Given instruction: Retype the listing below word for word, starting at the line that contains "Of the provided options" and continuing through its last line, both ends included. Leave the pictures out.

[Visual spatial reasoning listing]
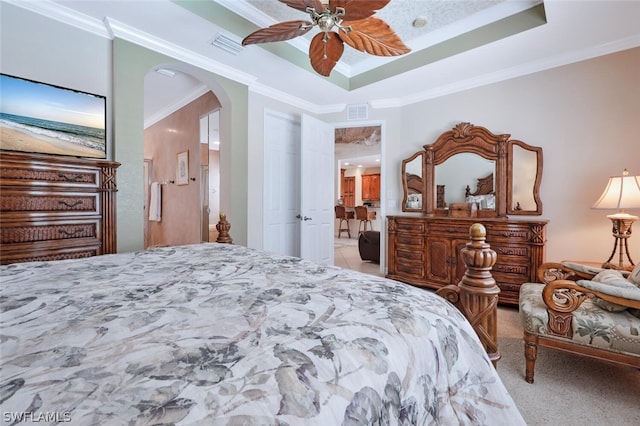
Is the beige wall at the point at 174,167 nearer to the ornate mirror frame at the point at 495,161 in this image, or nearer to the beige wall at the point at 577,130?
the ornate mirror frame at the point at 495,161

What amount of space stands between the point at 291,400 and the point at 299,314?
28 cm

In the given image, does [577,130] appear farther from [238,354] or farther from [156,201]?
[156,201]

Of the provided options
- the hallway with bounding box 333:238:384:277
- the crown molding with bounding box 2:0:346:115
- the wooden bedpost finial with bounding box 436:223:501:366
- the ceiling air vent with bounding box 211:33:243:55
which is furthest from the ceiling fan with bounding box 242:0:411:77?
the hallway with bounding box 333:238:384:277

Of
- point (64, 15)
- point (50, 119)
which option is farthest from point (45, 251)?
point (64, 15)

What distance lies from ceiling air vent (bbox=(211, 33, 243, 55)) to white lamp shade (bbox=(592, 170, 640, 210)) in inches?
133

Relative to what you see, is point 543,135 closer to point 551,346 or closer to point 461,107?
point 461,107

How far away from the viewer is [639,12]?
220 cm

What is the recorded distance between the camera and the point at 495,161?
329 centimetres

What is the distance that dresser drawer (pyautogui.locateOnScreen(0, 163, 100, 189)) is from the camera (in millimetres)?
1831

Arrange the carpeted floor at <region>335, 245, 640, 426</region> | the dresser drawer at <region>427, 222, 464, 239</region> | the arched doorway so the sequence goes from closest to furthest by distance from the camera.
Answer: the carpeted floor at <region>335, 245, 640, 426</region>
the dresser drawer at <region>427, 222, 464, 239</region>
the arched doorway

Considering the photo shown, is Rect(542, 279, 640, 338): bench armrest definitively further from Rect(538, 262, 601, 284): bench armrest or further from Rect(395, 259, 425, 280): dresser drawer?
Rect(395, 259, 425, 280): dresser drawer

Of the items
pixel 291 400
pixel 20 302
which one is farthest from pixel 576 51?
pixel 20 302

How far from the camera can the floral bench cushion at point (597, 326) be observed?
150cm

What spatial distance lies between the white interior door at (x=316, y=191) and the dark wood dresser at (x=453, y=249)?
0.98 metres
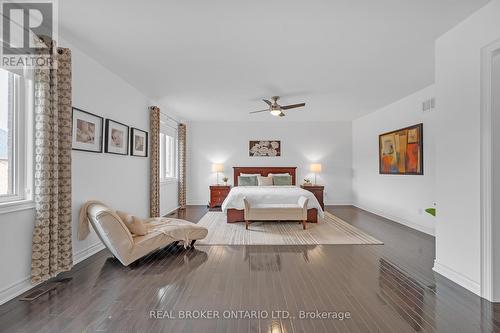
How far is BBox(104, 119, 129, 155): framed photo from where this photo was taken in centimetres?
418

Result for this task:
Of the provided options
- the hallway with bounding box 333:238:384:277
- the crown molding with bounding box 2:0:346:115
- the wooden bedpost finial with bounding box 436:223:501:366
- the ceiling air vent with bounding box 211:33:243:55
which is furthest from the ceiling fan with bounding box 242:0:411:77?
the hallway with bounding box 333:238:384:277

Of
- point (64, 15)
- point (50, 119)
which option is farthest from point (45, 251)?
point (64, 15)

What distance lies from ceiling air vent (bbox=(211, 33, 243, 55)) to white lamp shade (bbox=(592, 170, 640, 210)) in inches?
133

Relative to what you see, is point 543,135 closer to point 551,346 or closer to point 461,107?
point 461,107

How far away from the viewer is [639,12]?
220 cm

What is the recorded distance between the camera and the point at 495,161?
329 centimetres

What is the distance that dresser drawer (pyautogui.locateOnScreen(0, 163, 100, 189)) is from the camera (in millimetres)?
1831

Arrange the carpeted floor at <region>335, 245, 640, 426</region> | the dresser drawer at <region>427, 222, 464, 239</region> | the arched doorway so the sequence goes from closest to furthest by distance from the camera.
Answer: the carpeted floor at <region>335, 245, 640, 426</region>
the dresser drawer at <region>427, 222, 464, 239</region>
the arched doorway

Considering the photo shown, is Rect(542, 279, 640, 338): bench armrest definitively further from Rect(538, 262, 601, 284): bench armrest or further from Rect(395, 259, 425, 280): dresser drawer?
Rect(395, 259, 425, 280): dresser drawer

Of the items
pixel 291 400
pixel 20 302
which one is farthest from pixel 576 51?
pixel 20 302

How far from the camera can the floral bench cushion at point (597, 326) be observed?
150cm

What spatial distance lies between the white interior door at (x=316, y=191) and the dark wood dresser at (x=453, y=249)?
0.98 metres
How far is BBox(104, 119, 129, 155): framed photo from where this photo was taken in centimetres?
418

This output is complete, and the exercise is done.